PASSAGE TO READ:
--- START ---
Any changes to veto privileges should be careful not to encourage further dissociation from multilateralism. Such an outcome may present itself if certain great powers conclude that the U.N. can no longer be trusted as a vehicle for upholding their core interests. Moreover, the employment of a veto can sometimes have positive effects, for example, protecting the sovereignty of smaller states by refusing to authorize a military intervention.
Nonetheless, we propose several limited yet ambitious ways in which veto use could be reduced or restricted. These changes should aim to enhance the body’s efficiency and thus support the interests of the international community, including the interest that the permanent membership has in preserving a functional and legitimate UNSC.
The following recommendations are the product of a compromise between project participants who defended the veto as a necessary prerogative and those who demanded restrictions on its use:
- First, the following restriction on veto privileges could be codified in the U.N. Charter: A permanent member of the Security Council casting a veto will need to secure at least one negative vote from any other member of the Council for the veto to be secure from potential override. If the permanent member is the lone country casting a negative vote, then a two-thirds majority of the General Assembly can overturn the veto.
- In the context of an expanded Security Council membership, a country of global influence should be encouraged — and should easily prove able — to secure the support of just one of the other 22 Council members for its position. The overturning of a veto would be an exceptional development — one that is likely to occur only when an isolated great power has manifestly failed in its commitment to uphold international peace and security. (A more ambitious proposal, if the permanent members were willing to entertain it, would require three total negative votes — one veto plus any two other countries — as a means of discouraging permanent members from voting regularly in blocs.)
- Second, a new prerogative should be extended to the permanent Security Council members, allowing them to vote “no” on a resolution without exercising a veto. This would offer them a new way to respond to domestic political pressures while, at the same time, acting constructively in the face of a pressing need from another U.N. member state to pass a Security Council resolution. It would also raise the political cost of casting a full-blown veto, thereby disincentivizing permanent members from blocking resolutions in instances where the primary considerations are political and do not directly relate to the task of upholding peace.
- Third, the Peacebuilding Commission, which currently focuses on post-conflict peacebuilding and recovery, should be elevated within the U.N. system and be assigned some of the current responsibilities of the Security Council. One way to achieve this might be for the Trusteeship Council to be de facto transformed into a Peacebuilding Council. This development would foster a more democratic and a more efficient international order, while also helping to limit use of the veto to genuine and unquestioned issues of peace and security.
- Cases that do not directly involve a threat to international peace and security should ideally be transferred to the Peacebuilding Commission, allowing the UNSC to tackle a more focused agenda. This should be accomplished by way of a joint decision of the General Assembly and Security Council case by case.
--- END ---
STORED DATA:
--- START ---
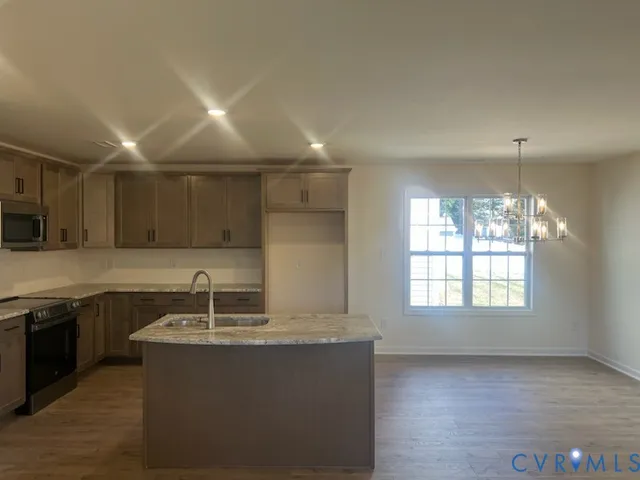 a large kitchen with stainless steel appliances granite countertop a sink and a stove
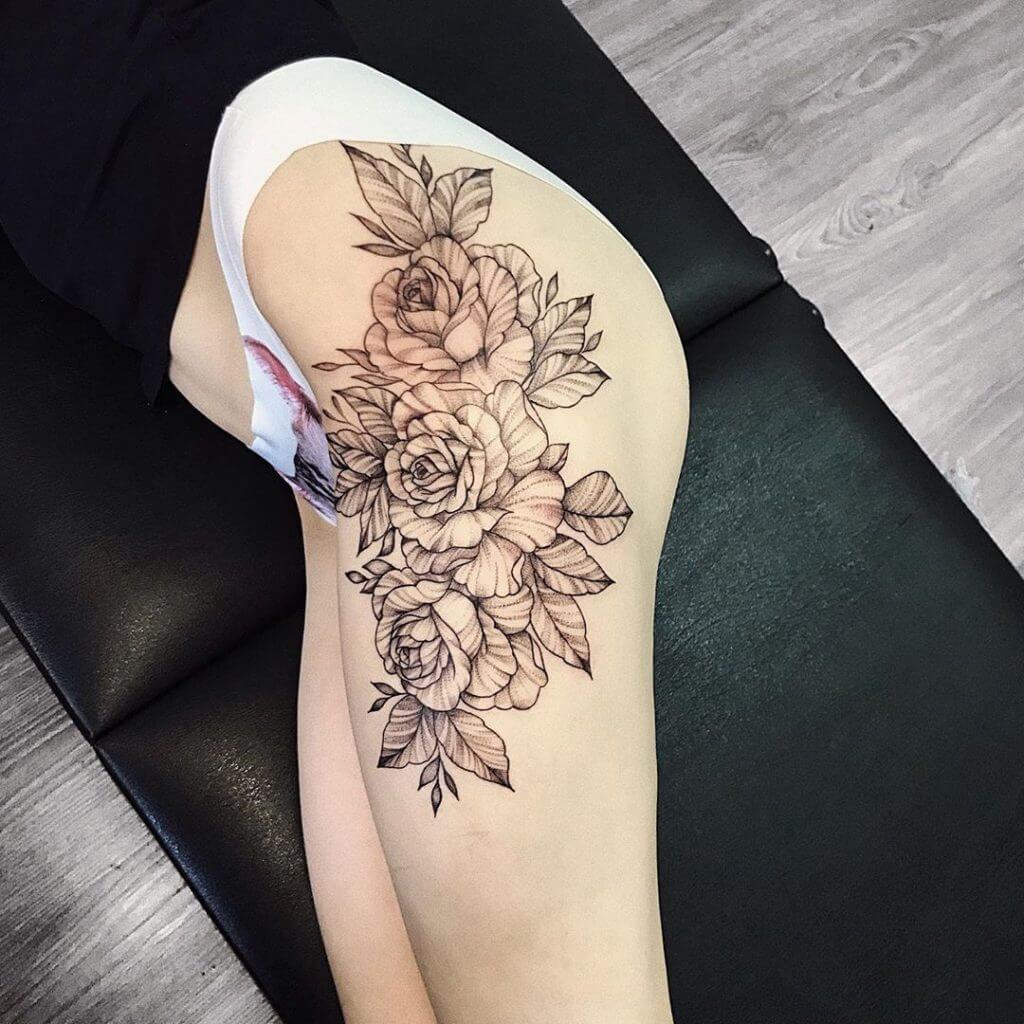 Black Flowers tattoo on the left thigh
--- END ---
WHAT TO WORK ON:
**a.** Reproduce the passage on Security Council veto reform between "- In the context" and "regularly in blocs.)", inclusive, swapping "exceptional" for "rare".
**b.** According to the passage on Security Council veto reform, what majority of the General Assembly could overturn a veto when the permanent member casts the only negative vote?
**c.** Write the next part of the passage on Security Council veto reform, picking up from its final sentence.
The listing has no connection to the passage on Security Council veto reform.

TASK RESPONSES:
**a.**
- In the context of an expanded Security Council membership, a country of global influence should be encouraged — and should easily prove able — to secure the support of just one of the other 22 Council members for its position. The overturning of a veto would be an rare development — one that is likely to occur only when an isolated great power has manifestly failed in its commitment to uphold international peace and security. (A more ambitious proposal, if the permanent members were willing to entertain it, would require three total negative votes — one veto plus any two other countries — as a means of discouraging permanent members from voting regularly in blocs.)

**b.** A two-thirds majority.

**c.**
- The General Assembly and Security Council might also consider empowering the Commission to select the cases it chooses to take on independently, including cases taken on at the request of an affected U.N. member state. It should be stipulated that this would not alter the current prerogatives of the UNSC under the U.N. Charter, up to and including the responsibility for authorizing the use of force.
- Topics that an elevated Peacebuilding Commission should address include environmental issues, health issues, education, and infrastructure, all of which fall under a broad sustainable development for peacebuilding definition. Neither peace operations, arms embargoes, sanctions, nor military interventions are pertinent to these issues, making the UNSC a less suitable forum for addressing them. Moreover, the permanent members of the UNSC do not hold special veto privileges on the Commission, and the affected country can be present.
- Resource allocation within the U.N. system should reflect the Commission’s higher caseload, and countries should be reassured that their cases will remain just as “high-profile” on the Commission as they were on the UNSC, given the redistributed workload. One might also consider adopting changes to the Commission’s voting structure, which currently operates on consensus, as it acquires a more robust mandate. If a country that does not pose a manifest threat to international peace and security (as determined in consultation with its immediate neighbors) wishes to remain on the UNSC agenda, it should be required to provide compelling arguments for this choice.
- Fourth, going forward, the process for electing a Secretary-General should begin with the selection of a candidate by the General Assembly, followed by the UNSC’s assent. This could allow for a stronger and more representative Secretary-General to emerge.
- Finally, certain changes to working methods aimed at reducing veto use and strengthening accountability can also be envisaged.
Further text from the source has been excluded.